Agreed that it appears stereotactic is a whole different ballgame- I haven't seen any literature with path sniffing the subject, but the whole incorporation of radiation safety, equipment costs, and additional technologists/personnel, I'm inclined to believe this would be probably not worth the hassle. Now about US guided FNA/biopsy in other areas: Is it worth the time to develop? That is perhaps the best question to ask. In some situations I believe it might, it just depends on so many factors, none the least of which is the potential for a referral base. The equipment cost does not appear to be exorbitant. There does seem to be a significant requirement for initial training, especially if one desires some accreditation. Whole clinics are devoted to FNA cytology, so there are definitely viable practices. I have some more technical issues if anyone has any answers: How often are FNA biopsies switched to core specimens? For a non cytopath fellowshipped pathologist, I think most interpretive preferences would be for core tissue. Assuming additional IHC and/or molecular/flow/cytogenetics, I also think core tissue would be preferable, especially in the breast for prognostic information. Does anyone know if current pathology organizations offer ultrasound guided FNA training of superficial lesions pertaining to body sites? Most that I have heard using US guided FNA focus on Thyroid FNA and perhaps other superficial US guided lesions- but I haven't heard of anyone specifically training for breast tissue, other than the articles mentioned.
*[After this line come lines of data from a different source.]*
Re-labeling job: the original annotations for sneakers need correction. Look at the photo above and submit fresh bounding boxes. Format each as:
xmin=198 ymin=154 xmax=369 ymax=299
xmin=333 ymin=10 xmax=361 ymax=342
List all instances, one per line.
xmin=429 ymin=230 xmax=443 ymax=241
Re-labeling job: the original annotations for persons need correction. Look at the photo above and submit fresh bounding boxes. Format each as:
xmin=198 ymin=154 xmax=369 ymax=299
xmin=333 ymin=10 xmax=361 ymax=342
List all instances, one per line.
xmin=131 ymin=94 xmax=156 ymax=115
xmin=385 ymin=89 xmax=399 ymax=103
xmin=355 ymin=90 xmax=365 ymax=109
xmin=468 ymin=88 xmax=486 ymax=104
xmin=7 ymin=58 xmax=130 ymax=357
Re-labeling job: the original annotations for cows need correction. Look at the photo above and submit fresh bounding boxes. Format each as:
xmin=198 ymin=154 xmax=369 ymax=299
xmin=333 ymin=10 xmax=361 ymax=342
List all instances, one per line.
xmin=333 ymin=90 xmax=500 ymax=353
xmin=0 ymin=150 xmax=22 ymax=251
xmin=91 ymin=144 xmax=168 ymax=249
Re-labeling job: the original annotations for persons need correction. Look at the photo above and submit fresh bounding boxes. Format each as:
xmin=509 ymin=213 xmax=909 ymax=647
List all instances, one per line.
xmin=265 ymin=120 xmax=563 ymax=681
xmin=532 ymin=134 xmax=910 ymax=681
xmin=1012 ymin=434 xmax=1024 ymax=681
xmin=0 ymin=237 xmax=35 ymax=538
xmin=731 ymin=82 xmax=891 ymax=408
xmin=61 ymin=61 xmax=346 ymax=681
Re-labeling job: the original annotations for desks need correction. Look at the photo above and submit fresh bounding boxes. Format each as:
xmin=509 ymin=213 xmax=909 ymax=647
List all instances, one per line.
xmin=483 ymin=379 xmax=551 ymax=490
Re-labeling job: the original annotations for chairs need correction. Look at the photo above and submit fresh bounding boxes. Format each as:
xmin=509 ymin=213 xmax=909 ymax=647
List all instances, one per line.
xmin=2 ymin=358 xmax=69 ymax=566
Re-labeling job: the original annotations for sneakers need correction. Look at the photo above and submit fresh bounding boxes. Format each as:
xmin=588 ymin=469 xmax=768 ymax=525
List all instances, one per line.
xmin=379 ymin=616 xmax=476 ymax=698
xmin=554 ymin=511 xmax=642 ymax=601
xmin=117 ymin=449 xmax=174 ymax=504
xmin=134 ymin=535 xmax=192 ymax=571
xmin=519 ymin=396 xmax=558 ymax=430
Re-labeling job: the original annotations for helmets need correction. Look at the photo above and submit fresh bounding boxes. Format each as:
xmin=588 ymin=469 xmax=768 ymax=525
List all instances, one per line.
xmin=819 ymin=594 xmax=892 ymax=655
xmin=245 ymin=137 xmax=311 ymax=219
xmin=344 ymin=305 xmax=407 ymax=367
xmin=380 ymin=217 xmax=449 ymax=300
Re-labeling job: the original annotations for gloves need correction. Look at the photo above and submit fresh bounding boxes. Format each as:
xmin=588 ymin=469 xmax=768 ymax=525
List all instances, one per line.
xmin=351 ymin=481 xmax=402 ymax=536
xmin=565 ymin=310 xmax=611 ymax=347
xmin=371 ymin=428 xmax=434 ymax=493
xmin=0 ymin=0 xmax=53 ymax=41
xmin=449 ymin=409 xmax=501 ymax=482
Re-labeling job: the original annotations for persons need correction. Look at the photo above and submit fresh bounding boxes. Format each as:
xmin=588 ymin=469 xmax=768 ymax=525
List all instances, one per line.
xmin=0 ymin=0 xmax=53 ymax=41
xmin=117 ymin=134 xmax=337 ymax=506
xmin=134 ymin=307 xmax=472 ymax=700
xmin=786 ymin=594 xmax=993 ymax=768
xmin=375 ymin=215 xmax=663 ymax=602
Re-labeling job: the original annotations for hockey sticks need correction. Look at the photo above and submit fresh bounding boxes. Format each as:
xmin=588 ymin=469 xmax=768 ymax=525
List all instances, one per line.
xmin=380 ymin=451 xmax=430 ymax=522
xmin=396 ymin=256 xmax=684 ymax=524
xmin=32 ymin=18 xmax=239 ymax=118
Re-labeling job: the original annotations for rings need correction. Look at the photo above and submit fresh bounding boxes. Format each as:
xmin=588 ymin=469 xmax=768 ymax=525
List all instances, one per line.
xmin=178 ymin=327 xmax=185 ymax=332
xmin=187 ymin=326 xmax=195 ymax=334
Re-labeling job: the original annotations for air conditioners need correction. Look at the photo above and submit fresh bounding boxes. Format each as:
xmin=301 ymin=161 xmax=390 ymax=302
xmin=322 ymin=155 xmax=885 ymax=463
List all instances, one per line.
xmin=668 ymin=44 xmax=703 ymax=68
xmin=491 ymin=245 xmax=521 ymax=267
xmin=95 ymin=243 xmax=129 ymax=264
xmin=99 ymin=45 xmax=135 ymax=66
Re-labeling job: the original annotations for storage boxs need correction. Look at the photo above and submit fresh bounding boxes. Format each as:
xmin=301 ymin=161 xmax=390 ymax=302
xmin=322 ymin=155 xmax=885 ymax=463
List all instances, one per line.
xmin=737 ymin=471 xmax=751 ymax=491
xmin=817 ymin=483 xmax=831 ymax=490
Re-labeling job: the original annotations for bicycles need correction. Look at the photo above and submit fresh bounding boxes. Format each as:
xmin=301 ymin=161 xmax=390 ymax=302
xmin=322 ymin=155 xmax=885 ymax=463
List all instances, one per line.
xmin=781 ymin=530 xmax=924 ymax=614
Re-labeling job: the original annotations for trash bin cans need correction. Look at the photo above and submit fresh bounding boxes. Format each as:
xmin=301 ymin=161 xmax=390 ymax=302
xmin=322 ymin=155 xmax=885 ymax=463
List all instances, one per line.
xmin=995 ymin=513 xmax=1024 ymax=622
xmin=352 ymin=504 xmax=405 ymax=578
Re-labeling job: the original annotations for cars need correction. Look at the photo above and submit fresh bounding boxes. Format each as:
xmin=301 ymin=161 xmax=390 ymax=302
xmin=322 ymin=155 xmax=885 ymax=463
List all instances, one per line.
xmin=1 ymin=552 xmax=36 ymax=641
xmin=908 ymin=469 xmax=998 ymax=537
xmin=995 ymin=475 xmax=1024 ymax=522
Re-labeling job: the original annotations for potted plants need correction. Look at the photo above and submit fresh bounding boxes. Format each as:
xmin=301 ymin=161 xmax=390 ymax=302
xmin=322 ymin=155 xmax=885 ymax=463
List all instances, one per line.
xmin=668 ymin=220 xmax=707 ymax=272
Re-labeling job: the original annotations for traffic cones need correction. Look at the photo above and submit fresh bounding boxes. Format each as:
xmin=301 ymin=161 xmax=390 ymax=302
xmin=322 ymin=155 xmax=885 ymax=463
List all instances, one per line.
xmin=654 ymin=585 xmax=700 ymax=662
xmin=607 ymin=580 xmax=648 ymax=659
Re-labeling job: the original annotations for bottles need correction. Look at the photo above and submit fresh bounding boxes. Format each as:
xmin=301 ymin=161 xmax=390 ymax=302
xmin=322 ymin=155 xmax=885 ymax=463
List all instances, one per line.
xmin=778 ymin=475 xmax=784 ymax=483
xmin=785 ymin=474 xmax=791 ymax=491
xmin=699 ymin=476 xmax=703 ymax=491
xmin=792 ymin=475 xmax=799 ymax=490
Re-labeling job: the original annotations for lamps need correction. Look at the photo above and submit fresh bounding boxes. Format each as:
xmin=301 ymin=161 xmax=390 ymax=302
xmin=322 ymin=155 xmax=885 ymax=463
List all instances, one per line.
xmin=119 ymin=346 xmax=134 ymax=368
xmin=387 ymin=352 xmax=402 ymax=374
It seems as if there is a distinction between a "superficial" FNA/core biopsy and a deeper area or high-risk (potentially legally) area? It was rightfully brought up that interpretation for what and what-not to biopsy in a breast ultrasound is imperative, but, with rigorous experience (see links below), these parameters are learned. Moreover, documents from the American College of Radiology give guidelines on who can perform an US guided biopsy of breast tissue, indications for biopsy, and provides accreditation.
SEE:
http://www.acr.org/~/media/ACR/Documents/PGTS/guidelines/US_Guided_Breast.pdf
http://www.acr.org/~/media/ACR/Documents/PGTS/guidelines/US_Breast.pdf
Obviously this could be desirable from multiple stand points but, does anyone know if this type of accreditation is seemingly "voluntary" or required specifically if you are doing FNA's of the breast? To my knowledge, there is no current additional accreditation required for cytopathologists to do US guided FNAs of the thyroid or head and neck lesions. If I'm wrong about this, please someone enlighten me. As for skin shaves- maybe this could be a possibility be incorporated as well, I'm not sure how often this is being done by pathologists. I see this as less of a option though for a few reasons: Firstly, competition would probably be high-I believe mid-levels as well as physicians can take these skin biopsies with relative ease and have the primary access to patients; whereas US guided techniques, from everything that I have read, is only performed by a licensed physician who has done radiology, surgery, or additional CME training. And although some pathologist may beg to differ, sample quality is likely less of an issue with skin than with lesions that are subcutaneous. Moreover, one of the benefits and possibly reasons for referral to a pathologist is the increased probability for a satisfactorily FNA/Core sampled specimen with faster (and in some cases immediate) feedback than could be given by a radiologist or surgeon alone. I think that is highly relevant and marketable, but there are only rare precedents for this type of pathology practice.